There are three types of suspensions used to minimize undesirable vibration in the driver-seat structure system, namely, passive, semi-active, and active. However, some types of these suspensions fail to reduce the vibration under certain frequency ranges due to the high cost and excessive energy consumption [39]. All the above-mentioned suspension types can be operated by either hydraulic, pneumatic or electrical actuators. Passive suspension system is a conventional vibration isolator, which can attenuate the vibration only at a certain frequency range specifically in the high frequency range [40]. However, it fails to reduce the vibration at the low frequency domain practically from 1 to 10 Hz. It mainly consists of spring and shock absorber, which is well known as a damper. The spring stiffness and damping coefficient should be optimized properly to provide ride comfort in the high frequency range. An actuator can be added to the spring and damper to convert the passive suspension into an active suspension system, or a variable damper such as MR damper with a feedback control system can replace the conventional damper to form a semi-active suspension system.
Semi active suspensions comprise of a shock absorber that is essentially used to regulate and control the suspension damping by adjusting its parameters [41]. The required control force can be obtained according to the adjustable shock absorber position and its damping force. The MR and ER semi active suspensions are the most popular dampers being used recently because they work effectively to provide a quick response for energy dissipation level in the low-mid frequency range. However, a poor performance can be generated in the high frequency rang due to the specific dynamic range of the ER and MR fluid [42,43].
Active suspension system is an actuator-based system, which can reduce the seated human body vibration [44]. It is a computer-controlled suspension system that takes advantage from both mechanical and electronics aspects. Operationally, the sensors send the signals into the controller, which produces a control force signal fed into the active suspension system. The active suspension actuator then generates an opposite force that eliminates the spring deformation. In the active seat suspension, the actuators provide an energy which allows the seat to move vertically with respect to its base. It provides a good vibration attenuation regardless the road disturbances and noise variation. Figure 3 displays the type of suspension systems.

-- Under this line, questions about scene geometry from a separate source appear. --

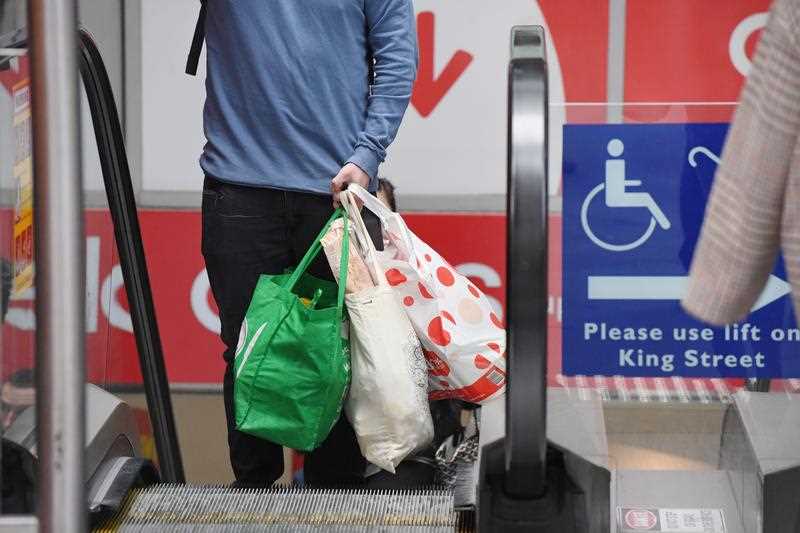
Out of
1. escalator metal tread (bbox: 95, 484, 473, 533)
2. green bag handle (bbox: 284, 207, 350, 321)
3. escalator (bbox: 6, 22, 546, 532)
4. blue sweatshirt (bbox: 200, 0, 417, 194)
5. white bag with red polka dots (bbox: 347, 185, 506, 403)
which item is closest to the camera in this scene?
escalator (bbox: 6, 22, 546, 532)

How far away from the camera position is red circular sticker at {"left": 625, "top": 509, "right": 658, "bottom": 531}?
2586mm

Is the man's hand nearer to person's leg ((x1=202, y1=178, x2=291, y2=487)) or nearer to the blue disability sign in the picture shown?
person's leg ((x1=202, y1=178, x2=291, y2=487))

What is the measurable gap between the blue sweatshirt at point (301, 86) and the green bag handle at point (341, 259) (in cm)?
18

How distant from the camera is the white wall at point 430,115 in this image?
470cm

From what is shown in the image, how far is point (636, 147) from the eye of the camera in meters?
2.59

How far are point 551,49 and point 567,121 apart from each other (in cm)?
215

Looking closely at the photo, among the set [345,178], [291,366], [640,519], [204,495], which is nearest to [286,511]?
[204,495]

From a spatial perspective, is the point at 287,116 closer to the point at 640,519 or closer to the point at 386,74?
the point at 386,74

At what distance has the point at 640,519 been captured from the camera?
8.55 ft

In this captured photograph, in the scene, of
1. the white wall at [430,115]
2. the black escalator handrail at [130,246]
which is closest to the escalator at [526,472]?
the black escalator handrail at [130,246]

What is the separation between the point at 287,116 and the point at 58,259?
122 centimetres

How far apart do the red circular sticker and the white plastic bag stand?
0.55 metres

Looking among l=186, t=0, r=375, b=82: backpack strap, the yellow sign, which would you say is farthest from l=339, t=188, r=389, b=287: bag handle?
the yellow sign

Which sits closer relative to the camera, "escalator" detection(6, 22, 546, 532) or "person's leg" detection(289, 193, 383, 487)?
"escalator" detection(6, 22, 546, 532)
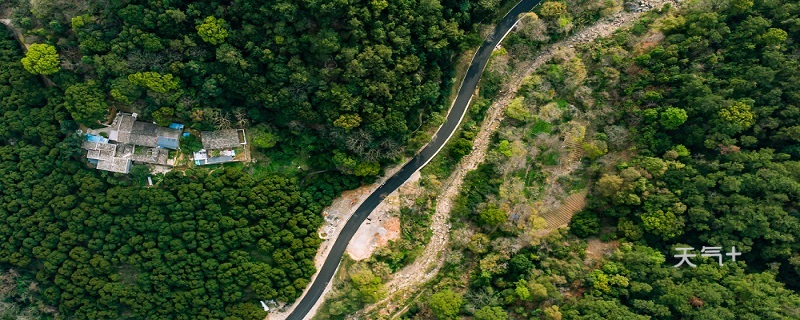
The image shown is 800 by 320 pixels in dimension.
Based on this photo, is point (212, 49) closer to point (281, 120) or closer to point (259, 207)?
point (281, 120)

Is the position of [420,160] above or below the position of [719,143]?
below

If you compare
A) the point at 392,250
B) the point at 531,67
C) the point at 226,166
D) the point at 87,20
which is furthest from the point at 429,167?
the point at 87,20

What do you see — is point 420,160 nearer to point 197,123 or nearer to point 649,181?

5.1. Multiple Degrees of Freedom Vibration

In the last few decades, most of the studies have paid more attention to suppressing the vibration that essentially comes from the vertical direction only [41]. However, the human body can be exposed to the vibration from different directions such as lateral and rotational directions. Undoubtedly, the effects of the vibration, which comes from all the other directions are not as severe as those from the vertical direction. Plenty of researches have been conducted on the 1 DOF active seating suspension system in the vertical vibration, whereas other researches have been focused on multiple DOF seating suspension system in multiple axis directions, for example, in the vertical and horizontal vibrations [46] or vertical and longitudinal vibrations [47]. Different types of actuators with various mechanism structures are normally adopted in these multiple DOF seating suspension systems.
Some multiple DOF active seating suspension systems have been reported. The force and stiffness control method was used to reduce the vertical and lateral vibration generated from the forest machinery [48]. The proposed seat was designed by El Shobaki as illustrated in Figure 4 where the seating suspension structure consists of four pneumatic cylinders. The four pneumatic cylinders can rotate around the lateral axes. The seating suspension structure provides a smoother movement and more reliable performance than the conventional design. The seat basically can be moved based on the opening valve of the cylinder for each pneumatic system, where the input of the servo valves is the control signal directed from the F-K controller.
Another 2 DOF active seating suspension system was designed to eliminate the vibration in the vertical and roll axis directions [49]. The seating suspension structure system consists of two layers: The bottom layer was used to control the vertical vibration, and the top layer was primarily designed to reduce the roll vibration. Figure 5 shows the structure of the active seat suspension.
The seat suspension was designed for the military vehicle to reduce the effect of the vibration in the vertical and lateral directions as reported in [50]. A 2-DOF active seating suspension system was proposed to reduce the vibration in the vertical and pitch directions [51,52]. The scissor structure mechanism was adopted on the base frame to reduce the vibration in the vertical direction. The attached tilting platform on the top of the seating suspension was proposed to control the pitch motion [51]. The experimental test results showed that the active seating suspension system is stable in the low frequency range of 0–5 Hz.
Few recent studies have studied the effects of the WBV in the fore-aft and horizontal directions [53,54,55]. The worst frequency range which affects the human body in the horizontal direction is from 1–2 Hz [56]. These studies were carried out under three categories: vertical axis direction only (z), horizontal axis direction only (x) and combination of both the vertical and horizontal axis directions (z and x) with a driver mass variation from 60 kg to 90 kg. The results showed a minor impact on the backrest under low frequency range due to the cross coupling between the vertical and lateral axes [57]. Evidently, the majority of studies confirmed that the horizontal vibration is insignificant in influencing the WBV in many cases [58,59].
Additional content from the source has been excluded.